> [ESTRATTO DELLA FONTE]:
Le rappresentazioni teatrali, di soggetto religioso e in seguito anche profano, esigevano travestimenti più ricercati, come pure le processioni svolte in città in occasione di feste religiose o calendaristiche, in cui si mettevano in scena complessi gruppi di personaggi: le autorità urbane a volte investivano somme considerevoli per travestire i cittadini da apostoli, santi, angeli o dragoni.In occasione dei tornei, tipiche feste della nobiltà, il travestimento poteva essere limitato all'adozione di un abito monocromo che sottolineasse il simbolismo del colore scelto; essenziale nel gioco era comunque la decorazione degli elmi. I cimieri adottati negli incontri differivano dalle armature indicanti il lignaggio, segni di distinzione nati dalla necessità di riconoscere alleati o nemici durante il combattimento, in quanto avevano piuttosto carattere di totem, essendo decorati con motivi tratti dai bestiari, dalla flora, da oggetti quotidiani, ma anche da temi romanzeschi.
Le corti partecipavano a tutte queste occasioni di travestimento e si dilettavano inoltre a ospitare in permanenza 'matti' e 'matte': caratteristici epiteti riservati a specifiche personificazioni di trasgressioni alle norme sociali contraddistinte mediante l'eccentricità del berretto a punte e sonagli o della marotte (scettro derisorio) e degli abiti verdi e gialli, connotazione dispregiativa, da intendersi quale prezzo della libertà di parola loro consentita.

> [DATI FORNITI]:
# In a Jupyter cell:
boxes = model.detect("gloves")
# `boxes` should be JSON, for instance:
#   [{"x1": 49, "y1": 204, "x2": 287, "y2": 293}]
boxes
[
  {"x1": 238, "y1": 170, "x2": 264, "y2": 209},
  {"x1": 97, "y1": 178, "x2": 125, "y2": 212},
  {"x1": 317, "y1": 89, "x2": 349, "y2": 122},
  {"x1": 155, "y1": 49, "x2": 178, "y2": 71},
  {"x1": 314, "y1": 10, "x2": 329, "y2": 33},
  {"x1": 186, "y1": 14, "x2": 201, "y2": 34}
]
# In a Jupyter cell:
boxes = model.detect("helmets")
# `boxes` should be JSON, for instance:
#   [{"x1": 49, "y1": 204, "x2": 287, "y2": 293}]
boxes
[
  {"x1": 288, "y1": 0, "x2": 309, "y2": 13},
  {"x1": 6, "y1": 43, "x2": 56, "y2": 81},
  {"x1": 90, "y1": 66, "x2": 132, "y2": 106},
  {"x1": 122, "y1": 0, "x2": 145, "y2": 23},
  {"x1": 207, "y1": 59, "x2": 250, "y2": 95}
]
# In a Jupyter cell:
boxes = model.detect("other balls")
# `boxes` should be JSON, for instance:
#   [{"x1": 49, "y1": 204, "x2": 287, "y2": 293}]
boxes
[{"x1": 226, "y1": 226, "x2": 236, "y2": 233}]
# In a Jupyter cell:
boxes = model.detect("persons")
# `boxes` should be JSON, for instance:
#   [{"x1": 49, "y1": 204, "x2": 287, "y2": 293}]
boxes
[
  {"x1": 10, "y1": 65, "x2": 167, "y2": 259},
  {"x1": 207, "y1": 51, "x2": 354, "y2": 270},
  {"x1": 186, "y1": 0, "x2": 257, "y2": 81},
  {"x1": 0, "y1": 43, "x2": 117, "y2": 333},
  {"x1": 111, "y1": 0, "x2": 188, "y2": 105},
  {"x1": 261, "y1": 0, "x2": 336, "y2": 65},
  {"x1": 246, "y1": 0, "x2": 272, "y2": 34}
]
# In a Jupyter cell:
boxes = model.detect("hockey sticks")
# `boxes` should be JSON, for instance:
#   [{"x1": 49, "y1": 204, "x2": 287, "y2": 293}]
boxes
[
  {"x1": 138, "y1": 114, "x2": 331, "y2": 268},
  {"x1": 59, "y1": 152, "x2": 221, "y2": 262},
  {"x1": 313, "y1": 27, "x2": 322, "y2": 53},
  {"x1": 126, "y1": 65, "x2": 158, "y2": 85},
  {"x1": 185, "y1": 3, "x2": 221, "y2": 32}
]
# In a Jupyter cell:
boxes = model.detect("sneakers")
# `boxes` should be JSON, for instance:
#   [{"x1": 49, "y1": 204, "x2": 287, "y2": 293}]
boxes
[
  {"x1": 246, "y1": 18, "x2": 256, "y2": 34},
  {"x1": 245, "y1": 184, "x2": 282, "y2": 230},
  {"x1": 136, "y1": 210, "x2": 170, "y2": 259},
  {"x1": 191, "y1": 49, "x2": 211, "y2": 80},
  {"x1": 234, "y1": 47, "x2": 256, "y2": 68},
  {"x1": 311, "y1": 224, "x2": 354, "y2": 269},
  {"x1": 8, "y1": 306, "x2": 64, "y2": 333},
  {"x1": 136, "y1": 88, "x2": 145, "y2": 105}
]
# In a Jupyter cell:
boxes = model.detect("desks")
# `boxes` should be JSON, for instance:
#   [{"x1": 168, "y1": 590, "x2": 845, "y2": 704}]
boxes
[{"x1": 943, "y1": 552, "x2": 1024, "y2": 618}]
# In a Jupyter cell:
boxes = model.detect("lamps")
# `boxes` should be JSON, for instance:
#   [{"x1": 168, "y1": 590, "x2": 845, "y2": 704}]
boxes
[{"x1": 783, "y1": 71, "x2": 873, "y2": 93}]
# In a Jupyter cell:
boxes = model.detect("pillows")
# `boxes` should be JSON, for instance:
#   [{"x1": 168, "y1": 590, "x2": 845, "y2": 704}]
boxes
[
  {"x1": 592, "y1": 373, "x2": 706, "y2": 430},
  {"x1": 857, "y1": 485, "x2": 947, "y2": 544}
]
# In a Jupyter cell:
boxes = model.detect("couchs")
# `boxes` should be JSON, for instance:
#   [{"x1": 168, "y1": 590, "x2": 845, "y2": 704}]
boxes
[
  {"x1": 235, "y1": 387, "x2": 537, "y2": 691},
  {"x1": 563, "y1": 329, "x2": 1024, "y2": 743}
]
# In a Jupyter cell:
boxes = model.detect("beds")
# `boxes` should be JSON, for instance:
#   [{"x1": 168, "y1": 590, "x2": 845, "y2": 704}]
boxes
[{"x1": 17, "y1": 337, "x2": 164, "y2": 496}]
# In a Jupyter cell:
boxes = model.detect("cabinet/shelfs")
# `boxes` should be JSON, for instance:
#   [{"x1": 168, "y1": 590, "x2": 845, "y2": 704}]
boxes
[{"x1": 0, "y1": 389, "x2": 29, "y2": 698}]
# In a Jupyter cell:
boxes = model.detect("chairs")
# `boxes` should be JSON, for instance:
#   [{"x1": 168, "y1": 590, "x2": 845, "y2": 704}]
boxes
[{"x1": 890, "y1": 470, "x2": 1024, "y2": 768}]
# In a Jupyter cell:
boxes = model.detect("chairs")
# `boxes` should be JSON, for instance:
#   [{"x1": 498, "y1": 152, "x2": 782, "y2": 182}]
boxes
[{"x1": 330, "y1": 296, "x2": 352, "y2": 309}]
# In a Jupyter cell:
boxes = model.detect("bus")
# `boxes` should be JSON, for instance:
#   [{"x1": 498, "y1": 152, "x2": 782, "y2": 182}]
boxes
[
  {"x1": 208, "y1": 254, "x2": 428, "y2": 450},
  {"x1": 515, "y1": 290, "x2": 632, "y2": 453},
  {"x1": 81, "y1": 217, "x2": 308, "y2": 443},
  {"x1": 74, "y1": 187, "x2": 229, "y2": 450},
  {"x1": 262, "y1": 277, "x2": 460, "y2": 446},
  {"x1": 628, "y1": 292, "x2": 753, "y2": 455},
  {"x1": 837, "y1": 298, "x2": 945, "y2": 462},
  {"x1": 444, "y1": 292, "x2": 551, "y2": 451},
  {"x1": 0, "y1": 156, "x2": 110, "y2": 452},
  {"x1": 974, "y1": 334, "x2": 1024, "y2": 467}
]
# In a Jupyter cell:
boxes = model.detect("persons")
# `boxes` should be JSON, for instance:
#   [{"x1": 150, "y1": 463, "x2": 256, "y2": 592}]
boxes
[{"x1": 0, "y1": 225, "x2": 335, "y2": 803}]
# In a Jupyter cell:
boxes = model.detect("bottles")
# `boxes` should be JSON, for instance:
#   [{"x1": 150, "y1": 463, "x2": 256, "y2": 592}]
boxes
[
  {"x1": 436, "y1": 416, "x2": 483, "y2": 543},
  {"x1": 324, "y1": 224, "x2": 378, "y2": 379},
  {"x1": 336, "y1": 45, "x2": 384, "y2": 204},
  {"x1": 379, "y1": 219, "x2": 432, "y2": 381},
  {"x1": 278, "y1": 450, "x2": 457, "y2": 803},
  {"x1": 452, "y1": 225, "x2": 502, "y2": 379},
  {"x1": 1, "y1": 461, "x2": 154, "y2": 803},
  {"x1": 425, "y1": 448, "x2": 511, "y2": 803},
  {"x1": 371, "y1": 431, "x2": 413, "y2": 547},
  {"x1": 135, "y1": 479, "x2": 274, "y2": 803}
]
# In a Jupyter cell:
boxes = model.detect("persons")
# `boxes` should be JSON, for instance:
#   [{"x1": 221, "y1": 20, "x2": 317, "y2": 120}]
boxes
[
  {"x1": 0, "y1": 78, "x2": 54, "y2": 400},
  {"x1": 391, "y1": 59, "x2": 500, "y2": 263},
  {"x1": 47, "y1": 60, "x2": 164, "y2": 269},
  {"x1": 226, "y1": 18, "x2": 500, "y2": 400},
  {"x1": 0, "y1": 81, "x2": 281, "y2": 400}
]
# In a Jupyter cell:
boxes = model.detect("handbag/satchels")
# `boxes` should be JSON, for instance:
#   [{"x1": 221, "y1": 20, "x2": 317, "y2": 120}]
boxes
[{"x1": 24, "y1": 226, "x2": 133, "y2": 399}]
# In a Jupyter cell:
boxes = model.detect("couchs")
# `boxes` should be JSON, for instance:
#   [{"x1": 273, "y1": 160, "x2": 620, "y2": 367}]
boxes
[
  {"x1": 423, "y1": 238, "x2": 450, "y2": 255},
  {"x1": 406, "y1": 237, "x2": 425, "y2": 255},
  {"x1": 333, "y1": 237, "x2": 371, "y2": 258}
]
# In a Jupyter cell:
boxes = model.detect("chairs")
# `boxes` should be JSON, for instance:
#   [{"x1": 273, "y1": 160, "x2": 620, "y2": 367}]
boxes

> [PROBLEMA PROPOSTO]: Per favore, riscrivi il tratto del brano sul travestimento da "Le corti partecipavano" fino a "parola loro consentita.", rinominando "sonagli" in "campanelli". Le voci non hanno alcun legame con il brano.

> [RISPOSTA ALL'ESERCIZIO]:
Le corti partecipavano a tutte queste occasioni di travestimento e si dilettavano inoltre a ospitare in permanenza 'matti' e 'matte': caratteristici epiteti riservati a specifiche personificazioni di trasgressioni alle norme sociali contraddistinte mediante l'eccentricità del berretto a punte e campanelli o della marotte (scettro derisorio) e degli abiti verdi e gialli, connotazione dispregiativa, da intendersi quale prezzo della libertà di parola loro consentita.